DAVIS: Currently there are a limited number of organizations that specialize in the adoption of eConsent processing as a commercial opportunity. At present the results from the first industry pilot studies are only just coming to the attention of the broader audience. Additionally, they are typically focused on the English language versions in the first instance (as any language requirements for multinational studies are adding complexity to the mix) and the focus is still very much on the U.S. market. However, eConsent has been gaining momentum in the last couple of years as organizations are becoming more confident in it and as people are starting to make the case for change in their own companies, and it’s set to become more prevalent particularly with the recently released draft guidance on eConsent by FDA.

Which mobile technologies do you believe will have the biggest impact on trials?

STEEL: The trend will be toward trial-specific interactive patient engagement tools. An app that reminds patients to take their study medication and about upcoming appointments, gathers data from wearable devices and provides a knowledge base of information regarding the study in a patient-friendly format will alignimpact the overall patient experience, resulting in increased retention and compliance. Patients who are supported throughout the study with meaningful engagement tools will go on to advocate to others about their positive experience, helping to improve not only retention but recruitment as well.

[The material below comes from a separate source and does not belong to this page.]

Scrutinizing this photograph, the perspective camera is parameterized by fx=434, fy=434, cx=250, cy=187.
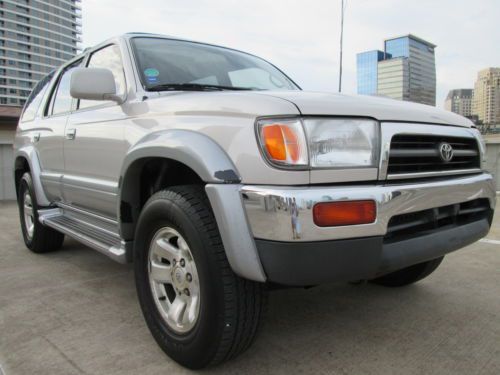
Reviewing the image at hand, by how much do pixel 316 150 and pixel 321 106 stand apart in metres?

DAVIS: The rise of electronic patient reported outcome (ePRO) tools, especially those implemented through everyday mobile technology, has transformed how CROs and sponsors approach patient engagement in clinical trials. SMS messaging, emails, and in-app notifications now allow sponsors to incorporate a range of reminder, educational, and motivational interventions within study protocols, where previously patients typically would have been left with no support between site visits. Additionally, research sponsors are able to monitor safety, manage compliance (including visit attendance, medication, correct preparation for procedures, home-based actions, etc.), and more closely ensure patient retention throughout the study period. This has not only made clinical trials an easier and more useful experience for patients but has also enabled researchers to collect and process comprehensive data quickly, accurately, and reliably.

KIM: While I will not comment on the specific research or products of other companies, what I can say is that Lilly is committed to transforming clinical development — for science, for innovation, and for those suffering from disease. Part of this transformation includes thinking about new ways to support patients in their successful participation, developing the right medicines for unmet needs, and measuring their efficacy in ways that are meaningful to regulators, healthcare providers, payers, and, most importantly, patients. We are excited to see how aesthetically pleasing, easy-to-use technology can potentially help play a role in enhancing the way research is conducted.